I went to an antique show and sale this past weekend and came away with a Fukagawa Koransha mark & late Meiji period vase. Or at least I was satisfied it was a vase until I got home and started comparing the form with my blue & white 19th century Japanese water jar (mizusashi) shown in the last picture below. I also have a blue & white Satsuma-style crackle glaze baluster form covered jar with scholarly motif and mark of Kinkozan that I also believe was for water. Between the two, they sort of egged on my question of whether anyone, especially Japanese collectors, thinks the Koransha piece might have been intended to hold water without any flowers in it. It's about 11.75 inches tall as shown. The lid has been restored. I'll add a shot of the Kinkozan jar after this is posted.

Thanks to all,

Bill H.

Subject:Re: Mizusashi or Vase?
Posted By: Bill H Wed, Feb 20, 2019

And here are two pix of the Kinkozan-marked water jar. I wonder if the Satsuma-style crackle, which shows on the lid, has any implications for age.


Bill H.

Subject:Re: Mizusashi or Vase?
Posted By: Martin Michels Wed, Feb 20, 2019

Dear Bill,

I have no idea what this "vase" was used for, but it's an unusual pattern and unusual use of colors for a Fukagawa piece. And it's 1 of a pair, because it's also signed with Migi 右 ichi 一 (right 1).
Great find though.

The Kinkozan piece is marked with a typical "Kinkozan Zo" square seal from somewhere between 1900 and 1925.


Subject:Re: Mizusashi or Vase?
Posted By: Bill H Fri, Feb 22, 2019

Martin, thanks much for your input. The date on that Kinkozan seal is most welcome.
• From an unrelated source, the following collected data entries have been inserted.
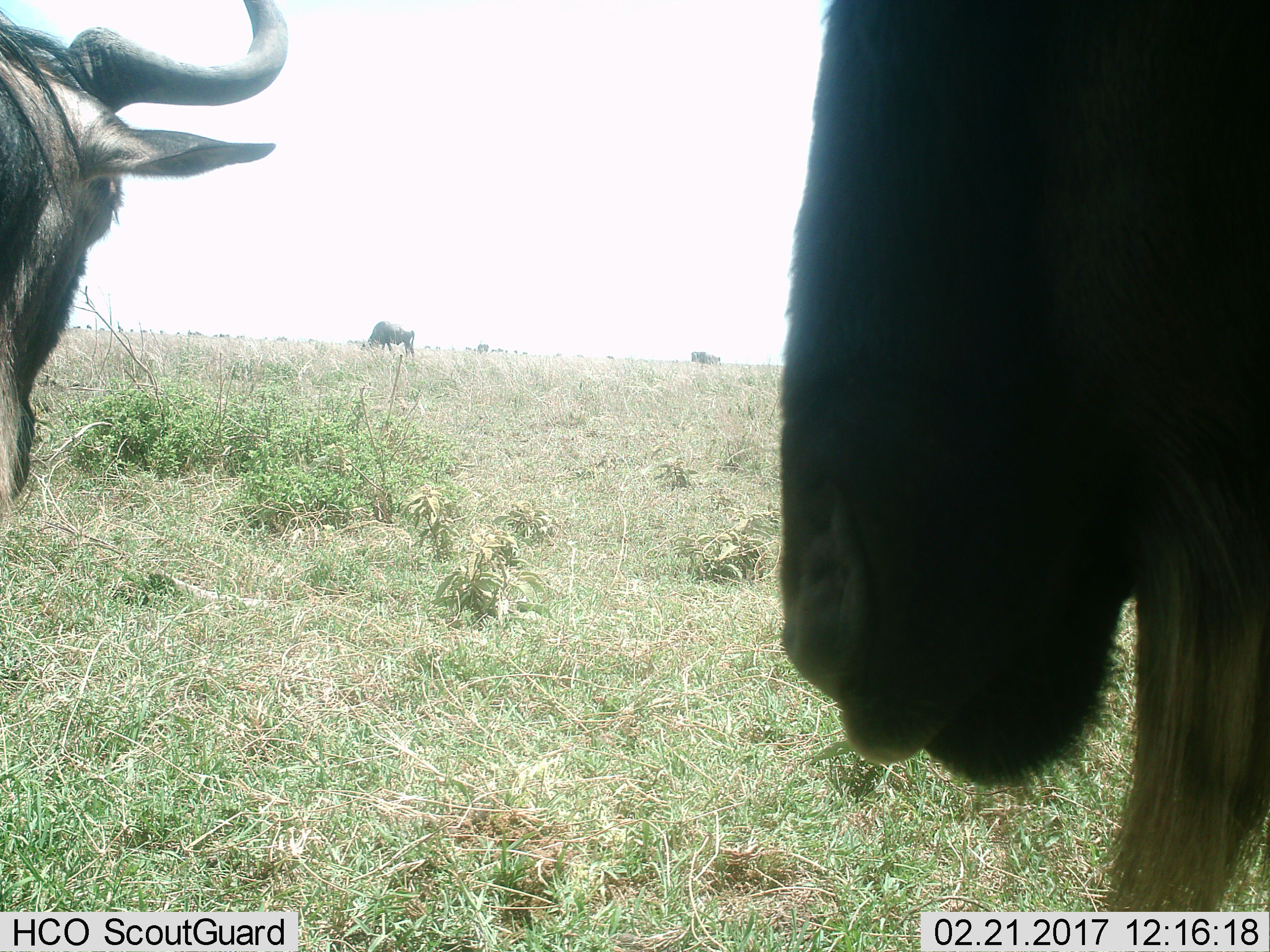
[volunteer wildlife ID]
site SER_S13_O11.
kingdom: Animalia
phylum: Chordata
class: Mammalia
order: Artiodactyla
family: Bovidae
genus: Connochaetes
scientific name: Connochaetes taurinus taurinus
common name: blue wildebeest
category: wildebeestblue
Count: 4.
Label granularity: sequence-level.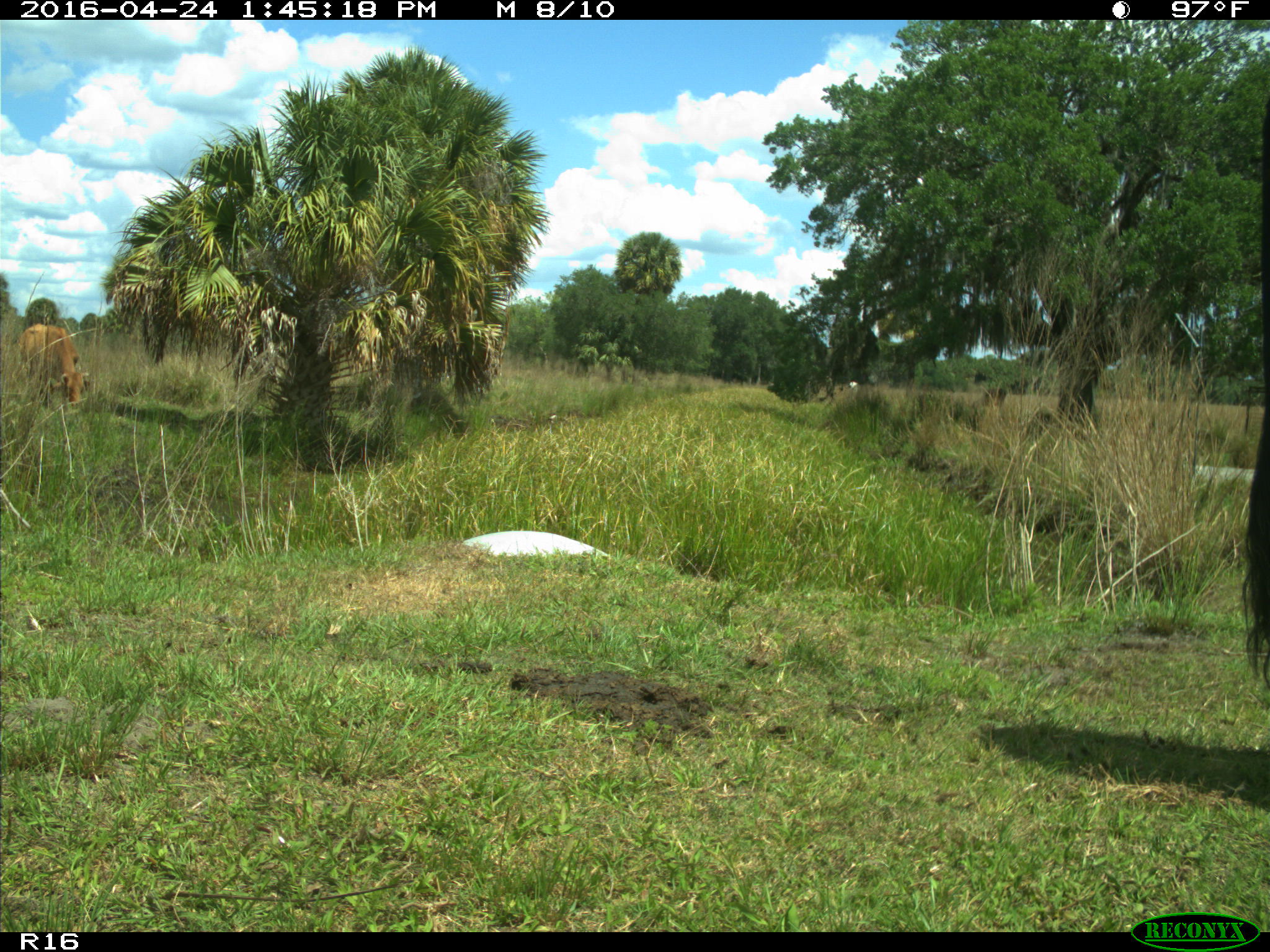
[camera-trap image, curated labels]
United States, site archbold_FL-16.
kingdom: Animalia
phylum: Chordata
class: Mammalia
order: Artiodactyla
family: Bovidae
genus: Bos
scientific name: Bos taurus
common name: domestic cow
Bos taurus (domestic cow).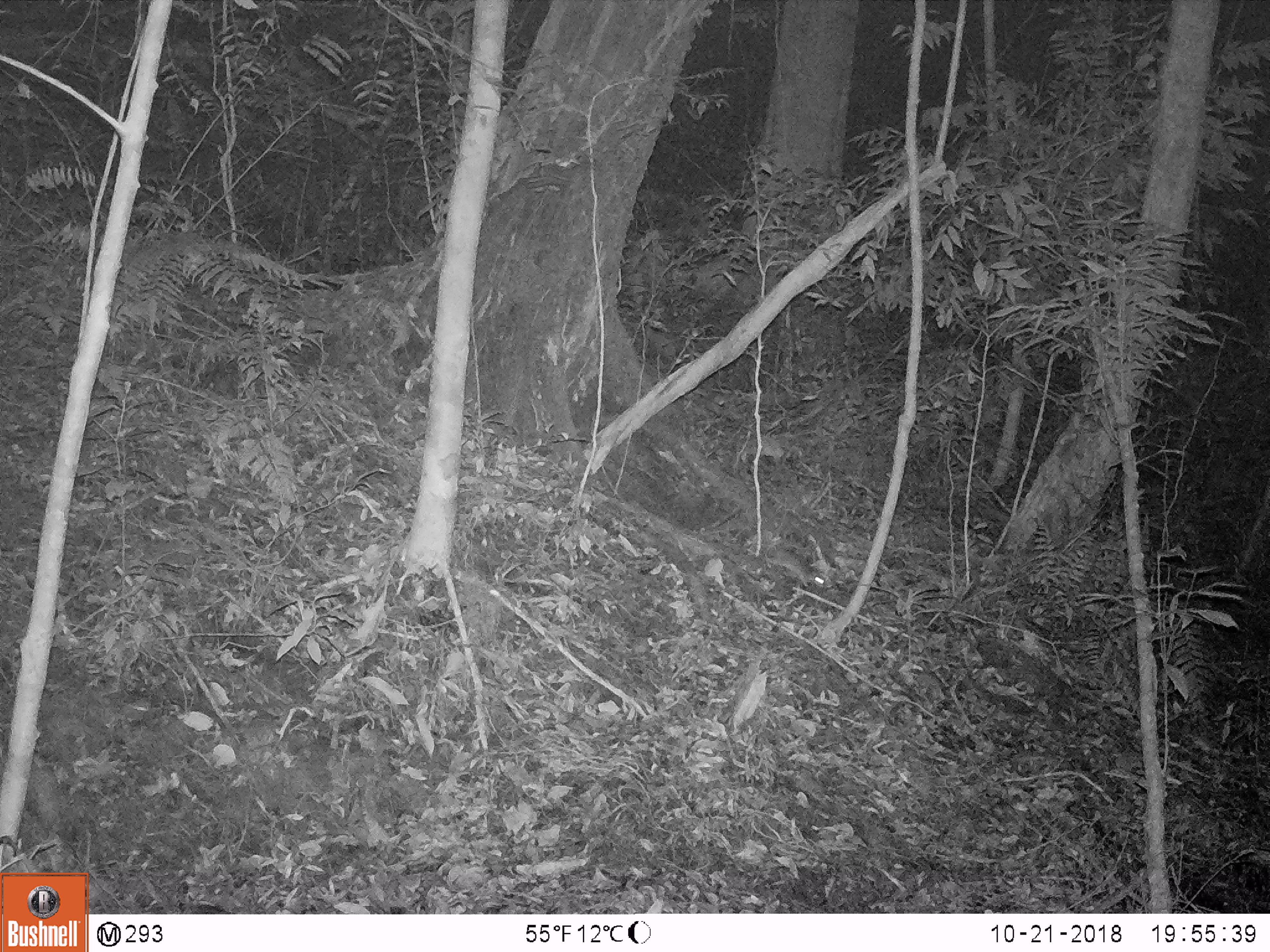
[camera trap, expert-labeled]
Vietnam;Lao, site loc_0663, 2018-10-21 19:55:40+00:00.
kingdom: Animalia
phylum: Chordata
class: Mammalia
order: Rodentia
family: Muridae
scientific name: Muridae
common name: old-world mice and rats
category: unidentified murid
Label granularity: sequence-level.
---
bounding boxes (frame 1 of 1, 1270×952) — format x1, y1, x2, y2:
unidentified murid: 766, 547, 824, 586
The ground color on the questioned vase looks black but actually is a deep brown, which has led to the name "Chocolate Imari" in some quarters.

Here's another Koransha item that I think has an even more unusual display of colors. It may be a tea infuser/dispenser, or perhaps more often put to use in the West as a coffee urn. It's about two feet tall. I've seen others from the turn of the century, but nothing else like this.